=== Text section ===

The first point on the eco-socialist agenda in the North is, according to Ajl, to build local action which “needs to be autonomous from national politics and the two-party system” (p.100). Taking root in local struggles, working with people to empower people is a must. Once the meaning of this empowerment is extended to supporting and sustaining local small producers in a programmatic way, however, we might easily end up pursuing a petty bourgeois vision rather than an eco-socialist one.

The emphasis on building “autonomy and decentralized power into the transition” (p.101) is not misplaced, but somewhat one-sided. Without a functioning national-level counterpart rooted in working-class interests and an ultimate vision of eco-socialism, neither local self-sufficiency nor local ecological action is likely to survive or prevail. Migration flows and policies, wage differentials, tax and subsidy policies, as well as the state’s hard power come to mind at this juncture. Large scale power and pressure must be confronted with large-scale organization and struggle. Nonetheless, this is not to favor ‘national’ over ‘local’, but rather a reminder that it is not an either-or question.

===

- _Task requirements_:
A. Which items does the passage on eco-socialist strategy say "come to mind at this juncture"?
B. Could you continue the passage on eco-socialist strategy, picking up after its final sentence?

=== Dataset extract ===

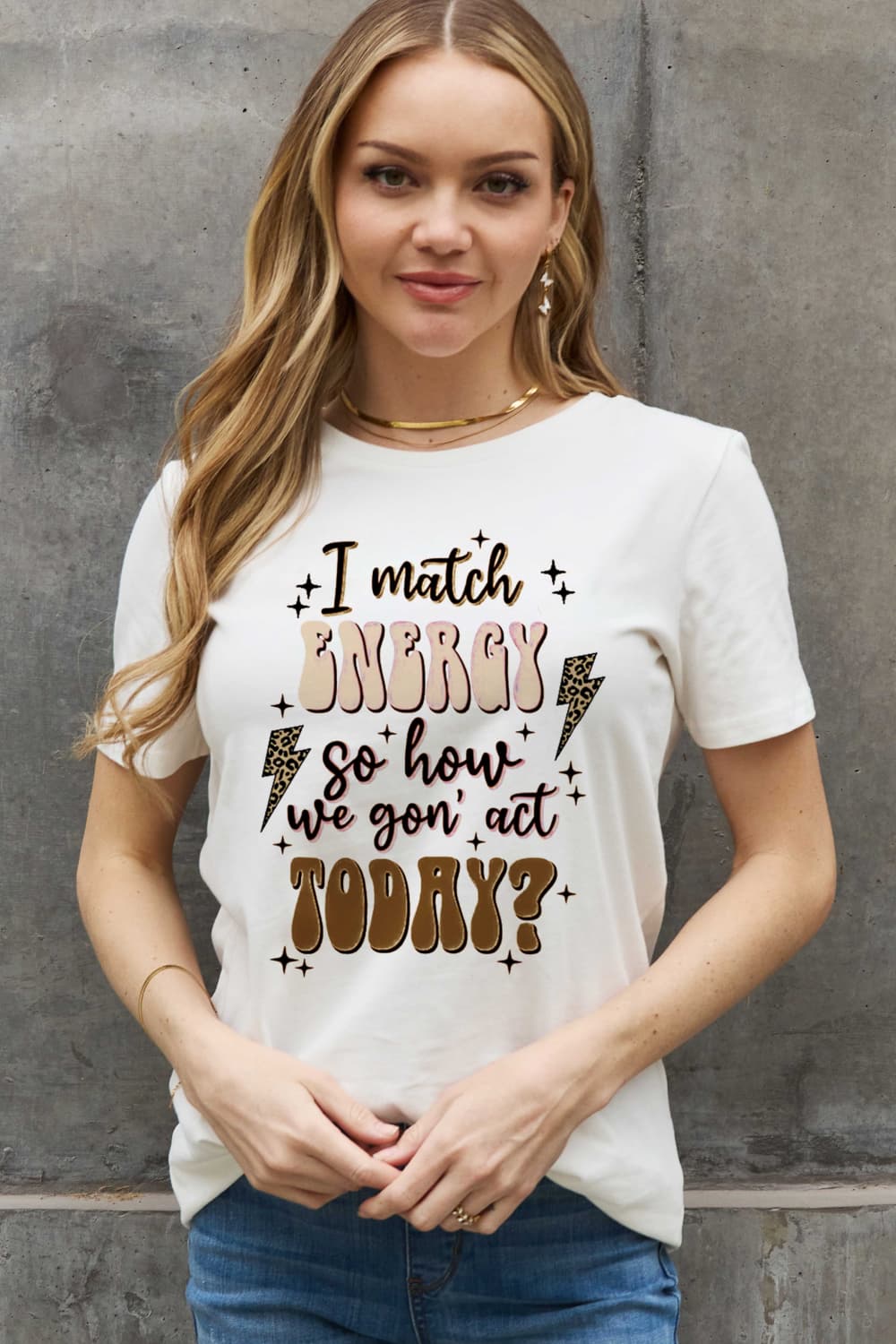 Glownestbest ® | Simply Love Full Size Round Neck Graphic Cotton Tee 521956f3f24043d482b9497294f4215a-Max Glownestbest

===
=== Dataset extract ===

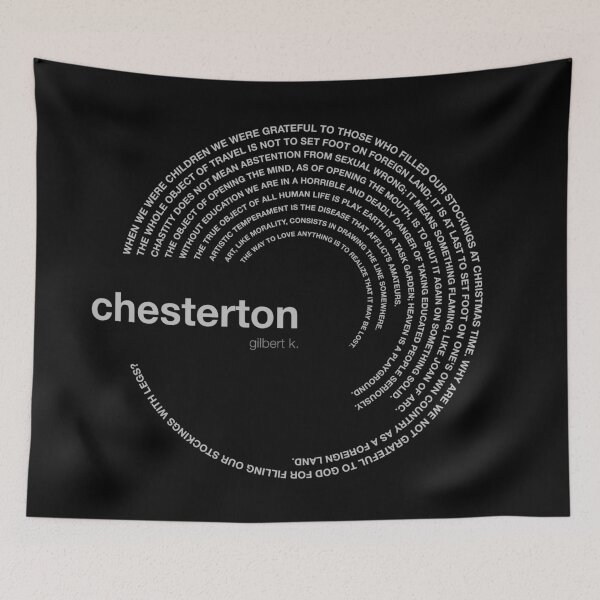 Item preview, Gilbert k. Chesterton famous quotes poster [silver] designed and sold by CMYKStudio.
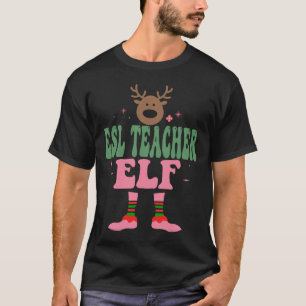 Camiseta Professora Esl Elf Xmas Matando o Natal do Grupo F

===

- _Response list_:
A.
- Migration flows and policies
- Wage differentials
- Tax and subsidy policies
- The state's hard power

B.
I believe Ajl is in fact aware of this dialectical relationship. The second pillar of his vision is thus a new labor regime with the aim of “democratic and worker-controlled production wherein workers also control the surplus and decide collectively where it goes.” (p.102) Steps in this direction can be direct, through co-ops and the socialization of the surplus, or indirect, through wage increases alongside significantly reduced working weeks. In addition, he mentions the need to ensure that labor pertaining to social reproduction is compensated through direct welfare payments, and to gradually socialize such work (p.104).

I fully sympathize with all these points. However, the socialization of the surplus and establishing of workers’ control in production require a discussion that cannot be avoided, namely that of a revolution. The indirect method of boosting wages and cutting working hours, on the other hand, is a very far possibility in the absence of massive productivity leaps or other changes that help cut production costs drastically.

The pillar of his vision pertaining to industry and manufacturing emphasizes the re-localization of production, the fostering of decentralized manufacturing hubs that share knowledge, pushing for planned longevity and repairing, and a transition of energy use in production. Although I share the push for a more even geographic organization of production, I still find the emphasis on decentralization and re-localization of production somewhat one-sided. One of the questions that comes to my mind is that of economies of scale. The latter, along with other sources of productivity increases, is the material basis of the shortening of the necessary working day for Marx and Engels. There is a tendential conflict between shorter worker hours and risking economies of scale.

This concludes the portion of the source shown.